Excerto fornecido
Manifesta é, assim, a contradição entre o pedido e a causa de pedir, o que  determina a ineptidão da petição inicial – cfr. artigo 186.º do Código de Processo Civil.

 

Note-se que é ao pedido, necessariamente fundado na causa de pedir invocada, que o tribunal dá resposta quando profere a sentença de mérito. Ele (o pedido) constitui, assim, o objecto do processo[4].

 

Conforme já explicava ALBERTO DOS REIS[5], a nulidade prevista para a ineptidão da petição inicial resultante da contradição entre o pedido e a causa de pedir tem o seu paralelismo no (então) artigo 668.º, n.º 3 (actual 615.º, n.º 1, c)): a sentença é nula quando os fundamentos estiverem em oposição com a decisão.

 

Continua este autor explicando que “a causa de pedir deve estar para com o pedido na mesma relação lógica em que, na sentença, os fundamentos hão-de estar para com a decisão. O pedido tem, como a decisão, o valor e o significado duma conclusão; a causa de pedir, do mesmo modo que os fundamentos de facto da sentença, é a base, o ponto de apoio, uma das premissas em que assenta a conclusão. Isto basta para mostrar que entre a causa de pedir e o pedido deve existir o mesmo nexo lógico que entre as premissas dum silogismo e a sua conclusão.

 

A petição inicial, para ser uma peça bem elaborada e construída, deve ter a contextura lógica dum silogismo, deve poder reduzir-se, em esquema, a um raciocínio, com a sua premissa maior (razões de direito), a sua premissa menor (fundamentos de facto) e a sua conclusão (pedido).

 

Nesta ordem de ideias, conclui o mesmo autor: “é da essência do silogismo que a conclusão se  contenha nas premissas, no sentido de ser o corolário natural e a emanação lógica delas. Se a conclusão, em vez de ser a consequência lógica das premissas, estiver em oposição com elas, teremos, não um silogismo rigorosamente lógico, mas um raciocínio viciado, e portanto uma conclusão errada.

 

Compreende-se, por isso, que a lei declare inepta a petição cuja conclusão ou pedido briga com a causa de pedir.(…) Se o autor formula um pedido que, longe de ter a sua justificação na causa de pedir, está em flagrante oposição com ela, a inépcia é manifesta.”

 

Aplicados ao caso dos autos os ensinamentos de ALBERTO DOS REIS, parece manifesto não estarmos perante qualquer silogismo, já que a conclusão (o pedido) não é, sob qualquer prisma, o corolário lógico das premissas (as razões de facto e de direito, isto é, a causa de pedir).

 

Bem ao invés, nos presentes autos, o pedido está em evidente contradição com a causa de pedir, não sendo a sua decorrência lógica. Nas palavras de ALBERTO DOS REIS, no caso dos autos, o pedido “briga” com a causa de pedir.

Lista de tarefas
(a) No excerto sobre a ineptidão da petição inicial, a que corresponde, segundo ALBERTO DOS REIS, a premissa maior da petição?
(b) Prossiga o excerto sobre a ineptidão da petição inicial a partir da última frase apresentada.

[Textos extraídos por página]
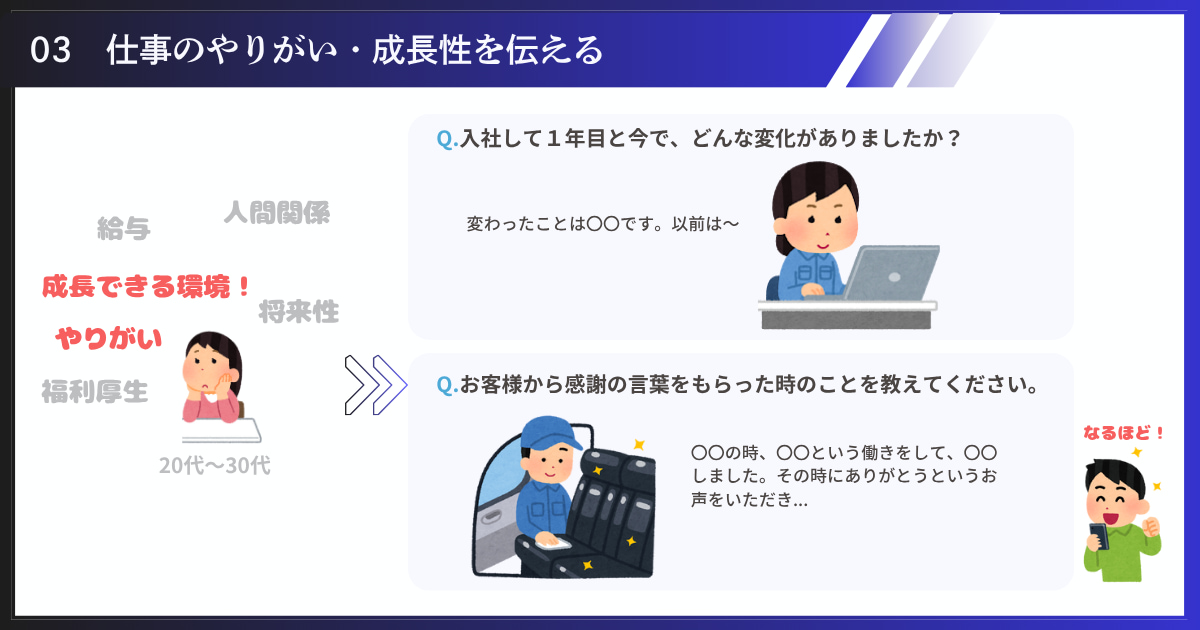 03　仕事のやりがい・成長性を伝える

給与

人間関係

成長できる環境！

将来性

やりがい

福利厚生

20代〜30代

Q.入社して１年目と今で、どんな変化がありましたか？

変わったことは〇〇です。以前は〜

Q.お客様から感謝の言葉をもらった時のことを教えてください。

〇〇の時、〇〇という働きをして、〇〇しました。その時にありがとうというお声をいただき…

なるほど！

Respostas
(a) Às razões de direito.

(b)
Ora,

 

A evidente contradição entre o pedido formulado nos presentes autos e a causa de pedir não pode ter outro efeito que não a ineptidão da petição inicial.

 

E isto, por muito que se possa defender que, da causa de pedir se depreende, com suficiente clareza, qual o pedido.

 

No caso dos autos, da causa de pedir depreende-se sem qualquer margem para dúvidas qual o pedido.

 

Mas a verdade é que este pedido não chegou a ser formulado, não podendo o tribunal arbitral substituir-se às partes para convolar o pedido por estas formulado pelo pedido que, segundo julga, estas pretendiam formular.

 

Isto porque o pedido é justamente o círculo dentro do qual o tribunal se tem de mover para dar solução ao conflito de interesses que é chamado a decidir[6].

 

A convolação do pedido formulado por aquele que resulta, como corolário lógico, da causa de pedir redundaria, afinal, na condenação em objecto diverso do pedido, o que é absolutamente vedado a qualquer tribunal, mesmo aos tribunais arbitrais que, pese embora a maior flexibilidade processual que possam admitir, se encontram sempre e só vinculados ao direito constituído, sendo vedado o recurso à equidade (cfr. artigo 2.º, n.º 2 do RJAT).

 

Cumpre ainda aqui referir que os Requerentes, notificados para se pronunciarem sobre a excepção invocada pela Requerida, discorrem acerca do objecto imediato e mediato do pedido formulado, alegando que, contrariamente ao invocado pela Requerida, o objecto imediato do pedido formulado não são as liquidações de IRS n.º 2013… e de juros compensatórios n.º 2013…, mas sim a decisão de (in)deferimento parcial da reclamação graciosa apresentada.

 

Segundo alegam, isto mesmo decorre do teor do artigo 6.º do requerimento inicial, já supra referido.

 

Assiste razão aos Requerentes quando alegam que do artigo 6.º do requerimento inicial decorre, sem qualquer margem para dúvidas, que estes pretendiam impugnar a decisão de (in)deferimento parcial da reclamação graciosa.

 

Mas o certo é que, pese embora tal decorra directamente do indicado artigo 6.º e, de resto, de todo o conteúdo do requerimento de pronúncia, a verdade é que os Requerentes concluem o seu requerimento pedindo não a apreciação da legalidade da decisão proferida no âmbito da reclamação graciosa por si apresentada, mas apenas e só a apreciação da legalidade das liquidações de IRS n.º 2013… e de juros compensatórios n.º 2013….

 

Este, por mais justificações e teorias que sejam apresentadas, é facto incontornável e que o tribunal não pode, de forma alguma, ignorar.

 

Ainda no referido requerimento de pronúncia sobre a excepção invocada pela Requerida, os Requerentes mostram-se “disponíveis” para ampliar o pedido caso a tal sejam convidados pelo tribunal arbitral, nos termos e para os efeitos do disposto no artigo 18.º, n.º 1, c) do RJAT.

 

“Sugerindo”, ainda, uma nova redacção para o pedido, na qual vêm incluir a declaração de ilegalidade da decisão de (in)deferimento parcial da reclamação graciosa apresentada.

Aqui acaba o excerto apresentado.